When Peter saw a boarded-up shell of a space in Queen Village almost six months ago, he said, “My gut feeling is that this is the one.” This, despite the three-story-high dalmatian painted on the facade of the long-abandoned building, a marketing gimmick for a short-lived nightclub across the street. Now, finally, he has the keys to 623 South 6th Street. This corner already has two restaurants — creperie Beau Monde and Middle Eastern Shouk — with rumors of a third, though La Minette’s entrée price will be $3 or $4 above the neighborhood average.

“The numbers make sense,” Peter says of the building (though the financing plan was complicated; Peter’s father partnered with a developer to purchase the building, which then sold the first-floor space and basement to the restaurant for $750,000). In truth, though, it wasn’t money that convinced Peter. It was the aged iron pillars dividing the 70-by-25-foot room that first sold him on the space. Even months later, when one of those fluted pillars stands, unavoidably, in the middle of the kitchen, Peter gushes about their charm. And the 14-foot ceilings? “The ceilings automatically change the restaurant. You can’t be a country bistro with 14-foot ceilings,” Peter says.
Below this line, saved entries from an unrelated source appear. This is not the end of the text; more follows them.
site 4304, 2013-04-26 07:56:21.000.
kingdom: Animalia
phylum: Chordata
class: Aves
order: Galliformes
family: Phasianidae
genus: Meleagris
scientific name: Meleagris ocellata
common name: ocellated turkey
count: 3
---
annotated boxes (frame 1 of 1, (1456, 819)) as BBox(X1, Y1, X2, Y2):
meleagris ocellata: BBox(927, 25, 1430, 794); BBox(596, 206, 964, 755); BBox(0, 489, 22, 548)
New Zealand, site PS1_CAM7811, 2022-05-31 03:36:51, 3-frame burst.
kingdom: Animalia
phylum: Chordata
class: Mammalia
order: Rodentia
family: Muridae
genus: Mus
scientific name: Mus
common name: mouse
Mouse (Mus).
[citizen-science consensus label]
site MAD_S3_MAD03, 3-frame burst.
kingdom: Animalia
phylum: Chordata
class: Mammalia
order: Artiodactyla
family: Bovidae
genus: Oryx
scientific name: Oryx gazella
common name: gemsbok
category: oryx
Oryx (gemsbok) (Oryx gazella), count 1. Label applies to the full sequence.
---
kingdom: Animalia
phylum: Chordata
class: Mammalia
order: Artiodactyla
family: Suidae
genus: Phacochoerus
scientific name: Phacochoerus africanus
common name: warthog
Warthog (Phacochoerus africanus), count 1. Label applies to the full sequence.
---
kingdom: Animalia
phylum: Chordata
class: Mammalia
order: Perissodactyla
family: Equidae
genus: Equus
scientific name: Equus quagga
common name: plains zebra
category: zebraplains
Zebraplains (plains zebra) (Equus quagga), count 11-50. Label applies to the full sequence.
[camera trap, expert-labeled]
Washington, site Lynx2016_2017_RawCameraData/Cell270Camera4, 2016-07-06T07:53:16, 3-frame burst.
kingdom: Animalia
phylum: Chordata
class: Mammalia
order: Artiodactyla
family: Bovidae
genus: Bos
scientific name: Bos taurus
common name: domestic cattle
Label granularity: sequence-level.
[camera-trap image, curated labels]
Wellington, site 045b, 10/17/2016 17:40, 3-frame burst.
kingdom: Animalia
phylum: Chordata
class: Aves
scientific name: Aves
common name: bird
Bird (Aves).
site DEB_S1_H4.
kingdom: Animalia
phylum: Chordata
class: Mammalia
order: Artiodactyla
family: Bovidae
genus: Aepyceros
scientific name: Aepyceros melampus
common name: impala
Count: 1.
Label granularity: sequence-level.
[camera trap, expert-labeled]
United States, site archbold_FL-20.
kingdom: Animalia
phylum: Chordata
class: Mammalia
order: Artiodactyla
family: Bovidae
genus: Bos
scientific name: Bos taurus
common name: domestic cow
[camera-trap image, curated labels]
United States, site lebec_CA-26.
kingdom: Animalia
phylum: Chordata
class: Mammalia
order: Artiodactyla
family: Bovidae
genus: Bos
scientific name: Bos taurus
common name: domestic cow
You can almost see him mentally renovating his restaurant, weighing the authenticity of this new obstacle. His conclusion: “You are a city bistro. You see a spot, and suddenly the style of the furniture in the restaurant changes in your head.”

Peter props open the door to let some light into the empty building and begins the tour. The restaurant’s entrance will be in the northwest corner of the long, narrow room; a small bar will anchor the southwest corner. The liquor license was pricey — $65,000 for the one previously held by Bennigan’s, plus $5,000 in legal fees — but the approval process was smooth.

In the “kitchen,” Peter pivots on one foot to show the economy of motion the design allows for; he walks the dimensions of the basement; he can even describe the soon-to-be-built bathrooms. Peter has already filled the rooms of his father’s Northern Liberties art studio with furniture and tchotchkes to decorate the space. On a vacation to visit Peggy’s family in France, he collected authenticity: copper pots, linen-lined breadbaskets, fogged mirrors, even an iron chicken. His father has been busy with local auctions, hunting for patinated sideboards and burnished chandeliers.

But right now, there’s nothing here except raw space — the grill of a car over here, an old furniture sign over there — and nothing but darkness and months of construction ahead. “I’m not ready to worry yet,” Peter says. His left hand comes up to his face, under his glasses, and rubs his eyes. “I come from a long line of Jewish worriers. I know when to worry. I have other things in my life to worry about. How do I open a restaurant and still be a good father?”

That’s one timeline that won’t change: Peter and Peggy are expecting their first child on April 1st.